● **QUOTED PASSAGE**
Indians Take Winning Ways on the Road to Seattle
The Indians finally seem to be hitting their stride, both literally and figuratively. After Wednesday afternoon’s 12-3 drubbing of the Texas Rangers at Progressive Field, the Indians, winners in nine of their last thirteen games, will travel all the way to Seattle to take on a Mariners team that has struggled with the weight of expectations. Sure sounds familiar, doesn’t it?
The Mariners were picked by many people to be the best of a weakened AL West. The A’s had just finished a fire sale, the Rangers continue to be bogged down in rebuilding, and the Astros too young and unproven. Only the Angels, a team loaded with talent and led by Mike Trout, were considered to be a threat to the Mariners’ eventual ascension to the top of the division. Unfortunately, things haven’t gone as planned.
May 20, 2015; Baltimore, MD, USA; Seattle Mariners second baseman Robinson Cano (22) runs to first base after singling during the first inning against the Baltimore Orioles at Oriole Park at Camden Yards. Mandatory Credit: Tommy Gilligan-USA TODAY Sports
A little under two months into the season and the Mariners once again find themselves looking up in the division standings. However, this time it isn’t to either the Angels or A’s. This time it’s the surprising Houston Astros, owners of the best record in the American League and largest division lead of any team in baseball. Meanwhile, the Mariners sit in second at 23-23, a mere half game separating them from both the Angels and Rangers. When regression finally hits the Astros, as many expect it will, the Mariners find themselves in prime position to sneak into the AL West lead.

● **TASKS FOR THIS EXERCISE**
a: In the baseball article, what was the final score of Wednesday afternoon's game against the Texas Rangers?
b: List every baseball team named in the baseball article.
c: Continue the baseball article about the Indians' trip to Seattle from its last sentence.
The lines after this point are separate material and have no connection to the article.

● **DATA**

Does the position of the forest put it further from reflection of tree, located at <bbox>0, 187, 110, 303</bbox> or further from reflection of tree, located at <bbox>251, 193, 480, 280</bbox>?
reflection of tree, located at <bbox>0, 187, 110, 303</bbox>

● **THE RESPONSES**
a: 12-3

b: Indians, Texas Rangers, Seattle Mariners, A's, Houston Astros, Angels, Baltimore Orioles

c:
But until then, why has a team loaded with so much talent barely held its head above water after two months of the season. This is not the same Punch and Judy hitting Mariner lineup of days gone by. This is a lineup that currently ranks fourth in all of baseball in home runs hit with 58. Unfortunately, that’s all they are doing right. Despite the power production in the home run column, the Mariners rank 27th in runs scored, 26th in average, 27th on OBP, and only 14th in slugging. Basically, they’re either hitting home runs, or nothing else.
A big reason for the uptick in home runs has been the addition of Nelson Cruz to the heart of the Mariners’ lineup. Cruz once again looks like the best offseason signing in all of baseball. One year after leading the majors in homers, Cruz once again sits at the top of the mountain with Bryce Harper at 18 dingers. No other Mariner has come close to that level of power production. The next closest is Kyle Seager who, thanks to a recent hot streak (5 home runs in his last 10 games) currently sits at second on the team with nine homers.
Another contributing factor has been the continuing disappointments of Dustin Ackley, Brad Miller, and Mike Zunino. All three were highly regarded in the Mariners’ farm system coming up and all three continue to struggle. For Ackley and Miller this has become the norm, but for Zunino, the returns have been even more discouraging. He was expected to be a power bat and at times has displayed as much, but his inability to get on base or hit for average has many concerned for his long-term sustainability.
However, the biggest disappointment for the Mariners in 2015 has been Robinson Cano. After struggling with his power numbers in 2014, something many attributed to the change from Yankee Stadium to Safeco Field, Cano has seemingly fallen off a cliff in 2015. All of his stats are down across the board. Is it simply a slow start, or a sign that the 32-year-old second baseman is finally beginning to show his age? Many thought his 10-year $240-million contract was a mistake, but no one realistically thought things would begin going south as early as year two. If things don’t correct themselves quickly, it could start getting stormy in Seattle.
As for the pitching staff, the Mariners rank right in the middle of the pack. Of course, much of that is thanks to Felix Hernandez, who has been great once again. His 1.91 ERA is fantastic, he’s striking out a batter per inning pitched, and dominating opposing pitchers to the tune of a .195/.253/.313 opposition slash line. So yeah, he’s great. It’s everything after Hernandez that’s been a disaster.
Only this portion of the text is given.